The two children, now aged 15 and 13 lived in the UK until 2012 when the mother took them to Northern Cyprus. There had been protracted proceedings regarding residence and contact with the father and the children had been subject to child protection plans due to the mother’s mental health.
The authorities in Northern Cyprus were involved with the family between 2014 and 2016 due to concerns of physical abuse and neglect. At the end of November 2016 the mother was arrested under a European Arrest Warrant pursuant to charges of child abduction. The children were placed in a children’s home in the Republic of Cyprus but the older child absconded to Northern Cyprus under the mother’s influence. He was located and eventually placed in a children’s home there which was reportedly not appropriate for his age. Both Cypriot authorities indicated that they were not willing to issue proceedings and would support their return to the UK following the mother’s arrest and impending extradition.
The local authority applied for the children to be made wards of court and for orders for their summary return under the inherent jurisdiction since the territory of Northern Cyprus was not a signatory to the Hague Convention or BIIA. The local authority intended to issue care proceedings upon their return to the UK.
The existence of the inherent jurisdiction based on nationality was in no doubt but the test for exercising the jurisdiction was not conclusively settled. It was, however, clear that the court was to exercise its inherent jurisdiction in respect of a British child who was outside the jurisdiction based on the nationality of that child where the court was satisfied on the evidence before it that that child requires the protection of this court.

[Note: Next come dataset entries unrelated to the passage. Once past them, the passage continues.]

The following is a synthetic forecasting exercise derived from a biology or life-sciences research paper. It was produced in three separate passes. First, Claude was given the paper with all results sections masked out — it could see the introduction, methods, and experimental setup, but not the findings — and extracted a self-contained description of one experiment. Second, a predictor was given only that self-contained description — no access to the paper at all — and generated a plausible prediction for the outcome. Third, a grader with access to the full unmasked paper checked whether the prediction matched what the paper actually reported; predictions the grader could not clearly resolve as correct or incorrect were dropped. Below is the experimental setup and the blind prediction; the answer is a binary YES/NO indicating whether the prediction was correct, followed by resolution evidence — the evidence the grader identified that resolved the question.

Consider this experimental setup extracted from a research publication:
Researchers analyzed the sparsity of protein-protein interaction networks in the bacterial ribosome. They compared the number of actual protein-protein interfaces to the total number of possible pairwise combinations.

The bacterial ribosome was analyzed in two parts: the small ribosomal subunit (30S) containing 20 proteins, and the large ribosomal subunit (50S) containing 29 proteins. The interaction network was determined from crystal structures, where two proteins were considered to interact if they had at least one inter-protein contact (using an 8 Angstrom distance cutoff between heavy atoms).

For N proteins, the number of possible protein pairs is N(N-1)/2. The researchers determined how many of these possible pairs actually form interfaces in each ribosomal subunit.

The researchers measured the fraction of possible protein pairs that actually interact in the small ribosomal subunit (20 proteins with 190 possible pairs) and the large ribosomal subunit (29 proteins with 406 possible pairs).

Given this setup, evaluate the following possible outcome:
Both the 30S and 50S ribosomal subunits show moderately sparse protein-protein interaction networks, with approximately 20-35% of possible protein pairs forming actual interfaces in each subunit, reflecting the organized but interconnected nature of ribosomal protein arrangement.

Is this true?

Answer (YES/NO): NO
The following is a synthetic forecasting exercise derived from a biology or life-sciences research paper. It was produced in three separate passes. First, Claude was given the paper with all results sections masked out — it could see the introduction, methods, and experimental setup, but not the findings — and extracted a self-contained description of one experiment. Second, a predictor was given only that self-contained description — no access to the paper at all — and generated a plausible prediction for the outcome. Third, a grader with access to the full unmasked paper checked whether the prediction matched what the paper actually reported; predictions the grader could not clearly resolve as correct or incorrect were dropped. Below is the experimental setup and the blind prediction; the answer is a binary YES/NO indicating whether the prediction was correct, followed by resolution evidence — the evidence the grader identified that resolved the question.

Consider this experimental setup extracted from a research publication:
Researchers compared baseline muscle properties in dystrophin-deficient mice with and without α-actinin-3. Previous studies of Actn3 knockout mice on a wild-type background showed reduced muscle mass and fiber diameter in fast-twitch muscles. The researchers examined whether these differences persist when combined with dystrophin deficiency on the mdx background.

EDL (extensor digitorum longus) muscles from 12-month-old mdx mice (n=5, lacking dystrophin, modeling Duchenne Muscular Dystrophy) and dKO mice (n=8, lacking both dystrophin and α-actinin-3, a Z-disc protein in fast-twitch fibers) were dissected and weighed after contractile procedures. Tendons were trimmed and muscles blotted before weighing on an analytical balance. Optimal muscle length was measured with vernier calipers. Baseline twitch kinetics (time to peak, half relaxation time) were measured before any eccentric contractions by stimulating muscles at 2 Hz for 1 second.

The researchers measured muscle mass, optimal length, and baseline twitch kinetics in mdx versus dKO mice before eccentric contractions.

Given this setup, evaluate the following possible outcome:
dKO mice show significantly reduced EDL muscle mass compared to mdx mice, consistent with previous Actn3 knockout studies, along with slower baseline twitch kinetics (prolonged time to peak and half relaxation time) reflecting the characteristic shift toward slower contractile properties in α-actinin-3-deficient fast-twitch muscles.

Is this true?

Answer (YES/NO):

In the circumstances of the case it was appropriate to proceed on a without notice basis since there was evidence that if given notice the mother would take steps to frustrate the court process by persuading the children to abscond.
The court was satisfied that it had jurisdiction to make orders under the inherent jurisdiction based on the children’s nationality and, arguably, their continuing habitual residence in England and Wales.
The children were currently separated, no one in either area had parental responsibility for them and neither parent was able to exercise parental responsibility. The authorities in Northern Cyprus and the Republic of Cyprus were clear that they were unable to take further protective measures. In that context it was appropriate for the court to make the orders sought. The children required the protection of the court and it was in their best interests for the court do so.The children were made wards of court and orders for return were granted.